Layer in environment variables

env: is a mapping you can set at three scopes — workflow, task, and step. Inner scopes override outer ones.

yml
env:
  PROJECT: my-app
  LOG_LEVEL: info

tasks:
  build:
    env:
      NODE_ENV: production
    steps:
      - run: echo "$PROJECT — $NODE_ENV — $LOG_LEVEL"

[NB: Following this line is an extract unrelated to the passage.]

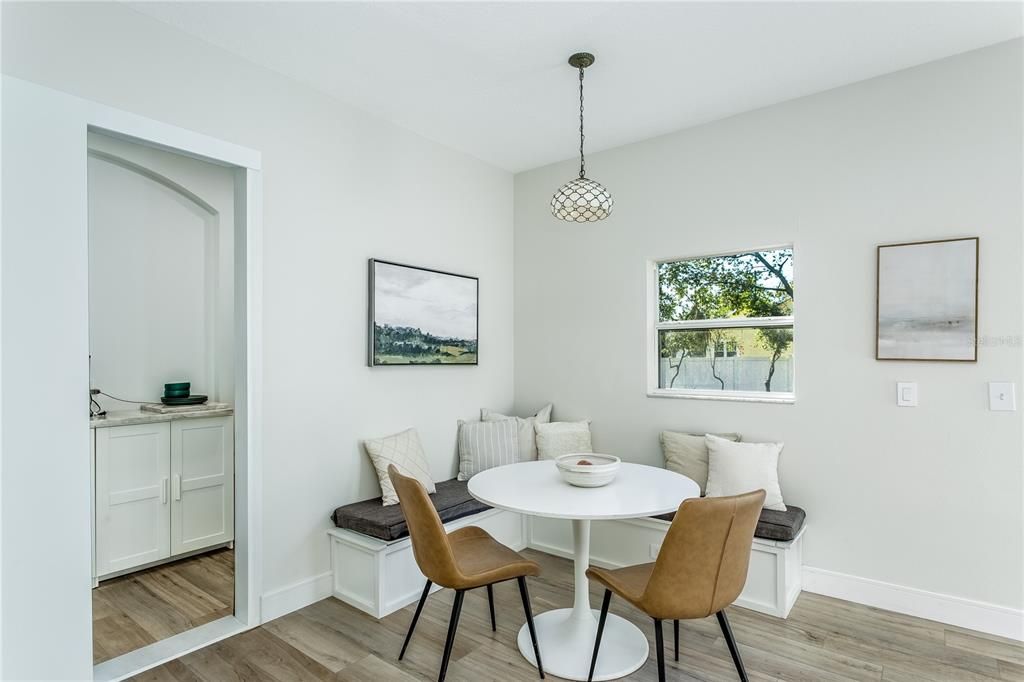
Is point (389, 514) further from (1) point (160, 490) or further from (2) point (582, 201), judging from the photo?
(2) point (582, 201)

      - name: Step-level override
        env:
          LOG_LEVEL: debug
        run: echo "$LOG_LEVEL" # debug

The CLI can supplement env from outside the file:

sh
zorb run build --env-file .env.local
zorb run build -e CI=true -e LOG_LEVEL=debug

-e flags override --env-file, which in turn overrides workflow env:.

Compose tasks with uses:

Reference another task as a step with uses::

yml
tasks:
  build:
    steps:
      - run: npm run build

  ship:
    description: Build and push
    steps:
      - uses: ./zorb.build
      - run: ./scripts/push.sh

The same mechanism works across files — uses: ./infra/zorb.deploy calls the deploy task from ./infra/zorb.yml.

For code-based steps, uses: runs an action file in JavaScript, TypeScript, or Python. See Writing actions for the full guide.